The real problem with both GET variables in session IDs and infinite number of valid urls on one domain, is how it will interact with the politeness policy of the crawler. When a domain floods the database, the crawlers will receive an increasing number of jobs from the same domain. The politeness policy will first postpone these urls in an attempt of being polite. As the number of urls increase it will eventually get overloaded with postponed urls, and will come to the conclusion that the domain must have too many urls, so it must belong to some popular service, which in return can endure more requests. Soon enough the crawler will load several urls per second from the same domain in an attempt to catch up with the postponed jobs. The real problem is that we have 48 crawlers each facing the same problem and each pestering the same domain with requests. What you end up with is a virtual server of some poor guy under DoS attack 🙂 And he kind of deserves it... (Of course we have solved this problem, but we did accidentally DoS a few sites at first... sorry about that!)

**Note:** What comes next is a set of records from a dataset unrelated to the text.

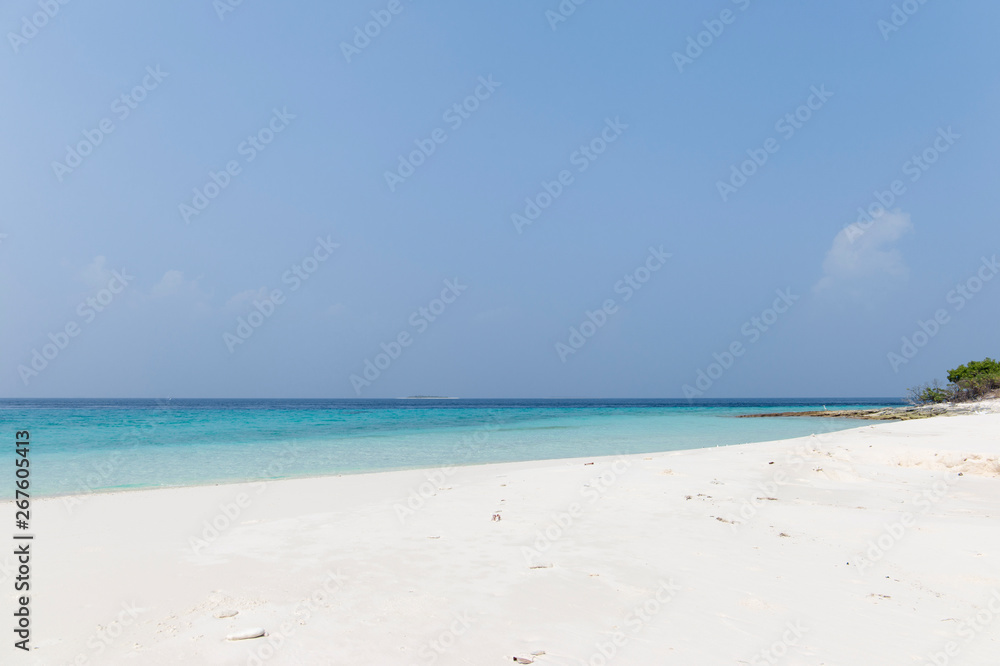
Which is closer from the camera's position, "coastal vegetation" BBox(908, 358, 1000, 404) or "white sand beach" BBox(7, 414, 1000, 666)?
"white sand beach" BBox(7, 414, 1000, 666)

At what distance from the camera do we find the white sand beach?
12.5 ft

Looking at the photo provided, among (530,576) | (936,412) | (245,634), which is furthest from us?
(936,412)

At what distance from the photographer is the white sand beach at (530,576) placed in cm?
382

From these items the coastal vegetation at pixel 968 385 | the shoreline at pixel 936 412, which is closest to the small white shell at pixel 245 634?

Finally on one ill fated evening the crawlers also came across a huge HTML page. It was the list of all possible combinations of holiday opportunities on the website of a travel agency. The list resulted in an automatically generated few hundred megabyte HTML file. When the crawler tried to parse the HTML it simply filled up the memory and crashed. That of course meant that the results were never returned to the SQL server which sent the same website to another unlucky crawler for processing. Good thing we had a script that restarted all missing crawlers, otherwise all of them would have been down by next morning. The funny part is that all major browsers (including MSIE, Firefox, Chrome, Safari, Opera) crashed when we tried to load that page... so why is it even there?!
Conclusion: writing a crawler isn't that easy. Just the pure chaos in the way people use URLs is enough to confuse bots. So if you happen to be a web master or web site designer, my advice for you is to take extra care in designing your url structure, and communication patterns, and never under estimate the importance of Search Engine Optimization. (SEO) Most search engines (including Google, and Bing) prefer well designed urls that contain ONLY relevant information about the website they refer to. Multiple equivalent urls pointing to the same page should also be avoided, as the crawler may not realize the difference, and links pointing to the page get shared between the urls decreasing your page rank. DO NOT rely on the self identification of robots, as many of them may identify themselves as standard browsers. The reason for that: some people try to deceive robots as part of black hat SEO (something you should never be involved in).